After nearly 180 years, Thomas Cook's tour operations have shut down. On Monday, September 23, the U.K.-based Thomas Cook Group entered into “compulsory liquidation with immediate effect” and ceased operations, canceling all flights on Thomas Cook Airlines as well as all currently booked vacation packages, leaving thousands of travelers stranded around the world.

A statement on the Thomas Cook Group website said the team had worked “with a range of key stakeholders over the weekend” in order to secure final terms on the recapitalization and reorganization of the company. As of Friday, the company was talking with its largest shareholder, Fosun Tourism Group and its affiliates, Thomas Cook’s core lending banks and a majority of its 2022 and 2023 senior noteholders, about a request for a seasonal standby facility of £200 million on top of a £900 million injection of new capital. 
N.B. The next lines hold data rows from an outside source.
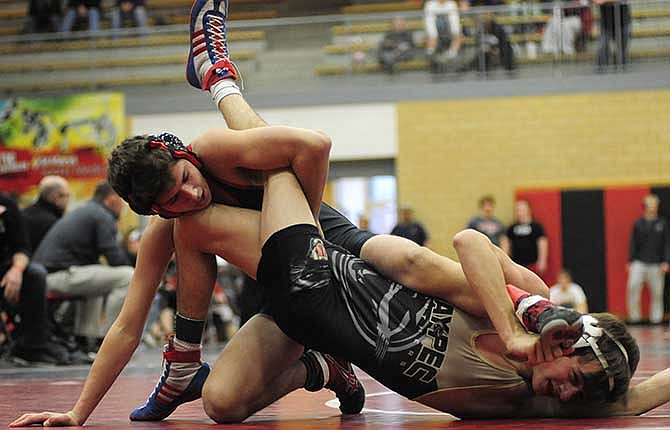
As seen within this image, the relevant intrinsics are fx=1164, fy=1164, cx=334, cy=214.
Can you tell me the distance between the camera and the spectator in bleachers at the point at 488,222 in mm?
12148

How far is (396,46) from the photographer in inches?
499

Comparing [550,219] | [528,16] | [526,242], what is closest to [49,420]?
[526,242]

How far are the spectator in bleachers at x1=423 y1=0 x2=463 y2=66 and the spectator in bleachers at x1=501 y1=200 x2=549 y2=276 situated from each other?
1.86m

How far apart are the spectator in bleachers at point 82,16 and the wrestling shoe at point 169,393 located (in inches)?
430

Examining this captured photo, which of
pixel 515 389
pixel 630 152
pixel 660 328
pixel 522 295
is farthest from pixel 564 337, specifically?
pixel 630 152

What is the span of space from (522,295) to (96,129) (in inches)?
423

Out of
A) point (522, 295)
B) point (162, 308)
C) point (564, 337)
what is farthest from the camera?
point (162, 308)

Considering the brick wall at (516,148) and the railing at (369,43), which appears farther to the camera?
the brick wall at (516,148)

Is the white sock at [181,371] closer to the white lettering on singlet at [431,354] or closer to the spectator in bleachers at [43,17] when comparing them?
the white lettering on singlet at [431,354]

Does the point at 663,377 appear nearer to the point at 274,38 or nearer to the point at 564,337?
the point at 564,337

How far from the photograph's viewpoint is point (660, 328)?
11.4 metres

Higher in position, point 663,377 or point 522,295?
point 522,295

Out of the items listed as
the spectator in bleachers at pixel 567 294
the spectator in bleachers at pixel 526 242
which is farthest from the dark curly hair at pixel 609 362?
the spectator in bleachers at pixel 526 242

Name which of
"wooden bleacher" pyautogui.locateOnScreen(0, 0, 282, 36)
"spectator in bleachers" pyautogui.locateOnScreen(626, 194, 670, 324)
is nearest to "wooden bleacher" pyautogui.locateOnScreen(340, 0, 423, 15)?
"wooden bleacher" pyautogui.locateOnScreen(0, 0, 282, 36)
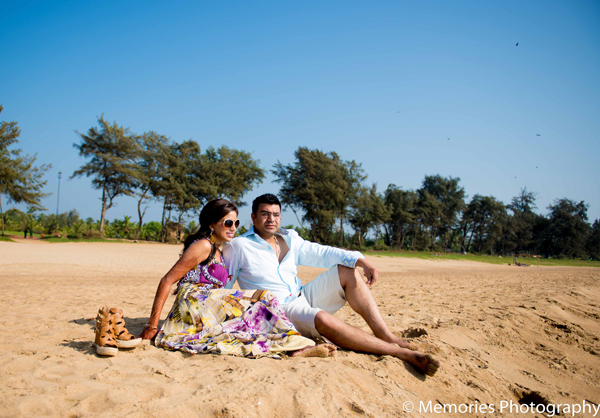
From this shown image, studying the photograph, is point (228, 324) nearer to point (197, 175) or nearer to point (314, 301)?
point (314, 301)

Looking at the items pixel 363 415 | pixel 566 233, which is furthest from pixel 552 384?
pixel 566 233

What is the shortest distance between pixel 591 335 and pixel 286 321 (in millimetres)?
4587

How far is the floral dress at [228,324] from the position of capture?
271cm

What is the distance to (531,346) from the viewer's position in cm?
417

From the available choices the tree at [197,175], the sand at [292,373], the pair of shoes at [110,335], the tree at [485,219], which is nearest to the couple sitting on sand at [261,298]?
the sand at [292,373]

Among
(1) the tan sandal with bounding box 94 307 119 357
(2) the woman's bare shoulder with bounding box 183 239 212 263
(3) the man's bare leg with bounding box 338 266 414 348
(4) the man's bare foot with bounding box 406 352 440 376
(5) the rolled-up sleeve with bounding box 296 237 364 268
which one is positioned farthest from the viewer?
(5) the rolled-up sleeve with bounding box 296 237 364 268

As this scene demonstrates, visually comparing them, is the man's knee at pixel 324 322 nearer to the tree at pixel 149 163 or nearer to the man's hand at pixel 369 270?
the man's hand at pixel 369 270

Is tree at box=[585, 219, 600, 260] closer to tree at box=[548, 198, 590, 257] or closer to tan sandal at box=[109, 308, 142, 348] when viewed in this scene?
tree at box=[548, 198, 590, 257]

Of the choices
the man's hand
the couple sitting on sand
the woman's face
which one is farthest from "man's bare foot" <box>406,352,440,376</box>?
the woman's face

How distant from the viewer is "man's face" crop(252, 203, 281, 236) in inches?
132

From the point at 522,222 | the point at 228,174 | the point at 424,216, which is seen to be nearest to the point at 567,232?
the point at 522,222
“Despite considerable efforts, those discussions have not resulted in agreement between the company’s stakeholders and proposed new money providers. The company’s board has therefore concluded that it had no choice but to take steps to enter into compulsory liquidation with immediate effect,” the statement said.

Broader Implication

A number of other Thomas Cook Group companies also have entered into compulsory liquidation, with members of either AlixPartners UK or KPMG (depending on the company) being appointed as special managers for these businesses, the statement continued.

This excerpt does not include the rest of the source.